## Work instructions:
Recast the rows as a numbered list, starting at the first row and ending at the row containing "How many bars does", with any blank lines omitted.

- - -

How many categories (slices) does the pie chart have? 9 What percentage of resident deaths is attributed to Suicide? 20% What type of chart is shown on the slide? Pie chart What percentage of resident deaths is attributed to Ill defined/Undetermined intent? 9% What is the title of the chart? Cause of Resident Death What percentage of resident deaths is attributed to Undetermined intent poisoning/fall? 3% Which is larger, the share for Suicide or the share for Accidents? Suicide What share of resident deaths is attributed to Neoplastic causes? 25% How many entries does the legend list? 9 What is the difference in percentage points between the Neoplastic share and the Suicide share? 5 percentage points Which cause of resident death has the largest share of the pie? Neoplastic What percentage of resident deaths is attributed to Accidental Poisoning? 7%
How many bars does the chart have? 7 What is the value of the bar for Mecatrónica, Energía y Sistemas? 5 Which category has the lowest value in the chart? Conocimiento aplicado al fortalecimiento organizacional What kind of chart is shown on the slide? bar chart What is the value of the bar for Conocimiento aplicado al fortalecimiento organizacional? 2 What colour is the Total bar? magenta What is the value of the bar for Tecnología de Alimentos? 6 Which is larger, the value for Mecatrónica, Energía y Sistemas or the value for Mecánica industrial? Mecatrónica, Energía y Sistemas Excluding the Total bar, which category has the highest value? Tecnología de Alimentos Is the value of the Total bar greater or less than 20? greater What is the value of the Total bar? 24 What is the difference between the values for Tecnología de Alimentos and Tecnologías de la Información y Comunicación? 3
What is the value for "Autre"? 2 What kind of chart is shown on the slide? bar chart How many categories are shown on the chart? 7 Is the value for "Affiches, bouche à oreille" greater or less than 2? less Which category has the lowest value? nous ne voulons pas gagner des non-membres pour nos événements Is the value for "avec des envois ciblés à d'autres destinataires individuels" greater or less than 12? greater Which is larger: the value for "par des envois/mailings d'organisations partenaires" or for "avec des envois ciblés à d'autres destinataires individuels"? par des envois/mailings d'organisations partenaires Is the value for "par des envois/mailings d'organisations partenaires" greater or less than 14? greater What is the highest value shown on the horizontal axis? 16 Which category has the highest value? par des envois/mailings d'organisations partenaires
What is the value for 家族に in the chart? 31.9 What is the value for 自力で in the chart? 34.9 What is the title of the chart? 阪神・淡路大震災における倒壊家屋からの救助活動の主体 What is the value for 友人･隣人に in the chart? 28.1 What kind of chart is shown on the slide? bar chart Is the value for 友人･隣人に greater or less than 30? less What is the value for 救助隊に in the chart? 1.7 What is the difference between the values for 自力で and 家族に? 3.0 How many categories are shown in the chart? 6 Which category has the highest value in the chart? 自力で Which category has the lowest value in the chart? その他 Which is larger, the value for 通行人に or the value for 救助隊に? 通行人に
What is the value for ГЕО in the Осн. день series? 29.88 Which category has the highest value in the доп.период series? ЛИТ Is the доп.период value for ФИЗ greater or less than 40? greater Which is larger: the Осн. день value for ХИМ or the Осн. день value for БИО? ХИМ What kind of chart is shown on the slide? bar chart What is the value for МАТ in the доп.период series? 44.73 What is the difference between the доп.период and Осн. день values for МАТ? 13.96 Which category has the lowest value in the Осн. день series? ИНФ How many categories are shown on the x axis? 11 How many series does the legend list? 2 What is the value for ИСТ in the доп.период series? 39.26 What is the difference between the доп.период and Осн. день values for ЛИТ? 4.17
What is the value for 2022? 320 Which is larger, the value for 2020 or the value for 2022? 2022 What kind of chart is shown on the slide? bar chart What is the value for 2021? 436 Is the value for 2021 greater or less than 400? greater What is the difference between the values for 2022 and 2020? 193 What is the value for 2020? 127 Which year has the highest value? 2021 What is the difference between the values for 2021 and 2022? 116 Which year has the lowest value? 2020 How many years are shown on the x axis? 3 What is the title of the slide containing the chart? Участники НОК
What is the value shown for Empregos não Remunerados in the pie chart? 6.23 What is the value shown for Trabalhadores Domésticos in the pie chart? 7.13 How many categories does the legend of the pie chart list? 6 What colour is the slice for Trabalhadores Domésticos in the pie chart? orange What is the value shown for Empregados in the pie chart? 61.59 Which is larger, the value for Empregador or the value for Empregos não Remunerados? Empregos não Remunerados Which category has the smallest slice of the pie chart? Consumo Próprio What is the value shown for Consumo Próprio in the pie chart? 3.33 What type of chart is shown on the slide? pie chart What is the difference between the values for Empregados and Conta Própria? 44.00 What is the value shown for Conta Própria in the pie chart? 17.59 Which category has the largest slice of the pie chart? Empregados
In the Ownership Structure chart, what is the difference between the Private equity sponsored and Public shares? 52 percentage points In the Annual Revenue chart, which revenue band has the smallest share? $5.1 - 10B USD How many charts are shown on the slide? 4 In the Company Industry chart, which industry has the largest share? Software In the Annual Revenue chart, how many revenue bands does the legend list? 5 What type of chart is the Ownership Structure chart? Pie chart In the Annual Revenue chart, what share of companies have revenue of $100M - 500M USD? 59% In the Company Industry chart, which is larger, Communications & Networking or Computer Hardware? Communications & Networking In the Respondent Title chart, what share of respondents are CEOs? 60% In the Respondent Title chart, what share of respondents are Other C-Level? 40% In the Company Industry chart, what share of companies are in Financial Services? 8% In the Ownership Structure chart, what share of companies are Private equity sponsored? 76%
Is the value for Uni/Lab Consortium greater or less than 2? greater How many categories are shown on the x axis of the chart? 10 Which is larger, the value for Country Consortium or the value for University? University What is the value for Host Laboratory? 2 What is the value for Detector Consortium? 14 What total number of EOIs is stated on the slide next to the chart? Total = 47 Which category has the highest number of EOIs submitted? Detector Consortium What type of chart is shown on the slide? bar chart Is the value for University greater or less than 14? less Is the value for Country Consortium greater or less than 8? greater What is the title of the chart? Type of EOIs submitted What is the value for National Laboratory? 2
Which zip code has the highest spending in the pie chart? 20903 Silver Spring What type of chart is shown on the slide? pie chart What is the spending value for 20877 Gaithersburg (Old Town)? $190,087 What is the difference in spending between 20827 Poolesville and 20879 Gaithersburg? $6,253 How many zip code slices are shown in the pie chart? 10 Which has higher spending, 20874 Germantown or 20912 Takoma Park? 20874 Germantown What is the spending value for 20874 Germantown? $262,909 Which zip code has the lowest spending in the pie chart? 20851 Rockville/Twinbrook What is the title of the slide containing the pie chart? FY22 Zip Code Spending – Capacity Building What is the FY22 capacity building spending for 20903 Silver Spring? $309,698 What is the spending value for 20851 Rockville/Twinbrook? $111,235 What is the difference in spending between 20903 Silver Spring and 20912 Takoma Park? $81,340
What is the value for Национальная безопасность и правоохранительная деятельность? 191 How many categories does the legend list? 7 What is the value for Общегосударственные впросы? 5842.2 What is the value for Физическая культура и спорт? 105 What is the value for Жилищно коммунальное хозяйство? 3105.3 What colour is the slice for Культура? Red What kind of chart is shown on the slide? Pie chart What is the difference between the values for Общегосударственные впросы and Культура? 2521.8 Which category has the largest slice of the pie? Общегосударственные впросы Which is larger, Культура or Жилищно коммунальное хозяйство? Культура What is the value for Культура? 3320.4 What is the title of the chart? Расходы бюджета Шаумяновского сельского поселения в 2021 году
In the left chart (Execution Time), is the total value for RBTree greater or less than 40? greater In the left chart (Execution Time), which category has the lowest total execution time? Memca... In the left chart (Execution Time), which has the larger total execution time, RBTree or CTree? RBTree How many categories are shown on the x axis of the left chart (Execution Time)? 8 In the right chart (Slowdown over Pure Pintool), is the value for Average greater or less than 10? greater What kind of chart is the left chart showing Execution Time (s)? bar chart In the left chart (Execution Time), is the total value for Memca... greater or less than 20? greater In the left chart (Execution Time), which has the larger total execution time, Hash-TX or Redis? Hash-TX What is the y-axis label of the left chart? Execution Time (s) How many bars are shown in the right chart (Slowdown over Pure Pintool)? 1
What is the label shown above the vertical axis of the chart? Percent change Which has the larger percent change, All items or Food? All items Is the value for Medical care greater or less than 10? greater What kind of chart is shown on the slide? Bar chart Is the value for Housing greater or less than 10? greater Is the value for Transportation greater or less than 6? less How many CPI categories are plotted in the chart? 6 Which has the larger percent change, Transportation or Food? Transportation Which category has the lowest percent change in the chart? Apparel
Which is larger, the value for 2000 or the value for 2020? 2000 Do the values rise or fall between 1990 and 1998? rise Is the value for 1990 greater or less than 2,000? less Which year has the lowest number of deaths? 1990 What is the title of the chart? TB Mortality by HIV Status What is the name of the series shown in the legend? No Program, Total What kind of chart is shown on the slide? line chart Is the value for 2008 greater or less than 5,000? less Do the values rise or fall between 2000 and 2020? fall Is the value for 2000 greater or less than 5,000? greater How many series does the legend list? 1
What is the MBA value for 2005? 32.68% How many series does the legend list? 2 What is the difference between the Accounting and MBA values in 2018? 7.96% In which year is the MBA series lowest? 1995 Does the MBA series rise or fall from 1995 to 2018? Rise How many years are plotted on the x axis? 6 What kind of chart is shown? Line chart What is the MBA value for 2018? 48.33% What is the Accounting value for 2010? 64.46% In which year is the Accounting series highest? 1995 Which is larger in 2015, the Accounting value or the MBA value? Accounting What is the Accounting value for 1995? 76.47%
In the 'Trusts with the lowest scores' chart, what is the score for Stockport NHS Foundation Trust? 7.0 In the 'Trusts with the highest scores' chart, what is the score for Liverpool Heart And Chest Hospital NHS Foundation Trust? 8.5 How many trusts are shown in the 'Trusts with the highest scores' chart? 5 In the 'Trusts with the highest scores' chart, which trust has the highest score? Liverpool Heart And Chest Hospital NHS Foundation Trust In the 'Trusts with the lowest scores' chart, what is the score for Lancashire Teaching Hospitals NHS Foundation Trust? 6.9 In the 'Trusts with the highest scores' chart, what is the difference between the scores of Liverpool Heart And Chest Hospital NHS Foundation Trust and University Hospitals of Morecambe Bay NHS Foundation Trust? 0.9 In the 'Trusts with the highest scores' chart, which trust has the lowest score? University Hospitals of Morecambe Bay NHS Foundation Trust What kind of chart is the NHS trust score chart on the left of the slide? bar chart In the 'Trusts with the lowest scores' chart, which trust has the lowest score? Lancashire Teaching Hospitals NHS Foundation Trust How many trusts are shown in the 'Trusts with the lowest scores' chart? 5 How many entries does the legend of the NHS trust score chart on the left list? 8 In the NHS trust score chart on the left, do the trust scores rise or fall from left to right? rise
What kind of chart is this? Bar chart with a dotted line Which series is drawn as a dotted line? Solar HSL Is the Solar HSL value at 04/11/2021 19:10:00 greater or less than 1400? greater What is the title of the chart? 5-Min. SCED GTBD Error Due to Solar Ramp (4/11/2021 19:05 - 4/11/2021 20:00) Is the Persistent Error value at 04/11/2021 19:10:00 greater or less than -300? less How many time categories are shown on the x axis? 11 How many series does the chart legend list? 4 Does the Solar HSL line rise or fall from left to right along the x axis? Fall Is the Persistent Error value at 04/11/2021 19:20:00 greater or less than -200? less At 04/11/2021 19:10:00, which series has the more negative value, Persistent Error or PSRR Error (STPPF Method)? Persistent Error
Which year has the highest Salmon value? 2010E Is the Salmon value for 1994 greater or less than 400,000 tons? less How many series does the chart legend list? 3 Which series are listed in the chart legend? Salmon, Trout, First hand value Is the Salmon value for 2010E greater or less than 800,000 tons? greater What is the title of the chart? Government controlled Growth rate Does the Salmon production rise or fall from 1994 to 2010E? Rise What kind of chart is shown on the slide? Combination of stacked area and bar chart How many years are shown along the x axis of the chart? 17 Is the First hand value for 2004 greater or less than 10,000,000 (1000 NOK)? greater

- - -

## Exercise answer:
1. How many categories (slices) does the pie chart have? 9 What percentage of resident deaths is attributed to Suicide? 20% What type of chart is shown on the slide? Pie chart What percentage of resident deaths is attributed to Ill defined/Undetermined intent? 9% What is the title of the chart? Cause of Resident Death What percentage of resident deaths is attributed to Undetermined intent poisoning/fall? 3% Which is larger, the share for Suicide or the share for Accidents? Suicide What share of resident deaths is attributed to Neoplastic causes? 25% How many entries does the legend list? 9 What is the difference in percentage points between the Neoplastic share and the Suicide share? 5 percentage points Which cause of resident death has the largest share of the pie? Neoplastic What percentage of resident deaths is attributed to Accidental Poisoning? 7%
2. How many bars does the chart have? 7 What is the value of the bar for Mecatrónica, Energía y Sistemas? 5 Which category has the lowest value in the chart? Conocimiento aplicado al fortalecimiento organizacional What kind of chart is shown on the slide? bar chart What is the value of the bar for Conocimiento aplicado al fortalecimiento organizacional? 2 What colour is the Total bar? magenta What is the value of the bar for Tecnología de Alimentos? 6 Which is larger, the value for Mecatrónica, Energía y Sistemas or the value for Mecánica industrial? Mecatrónica, Energía y Sistemas Excluding the Total bar, which category has the highest value? Tecnología de Alimentos Is the value of the Total bar greater or less than 20? greater What is the value of the Total bar? 24 What is the difference between the values for Tecnología de Alimentos and Tecnologías de la Información y Comunicación? 3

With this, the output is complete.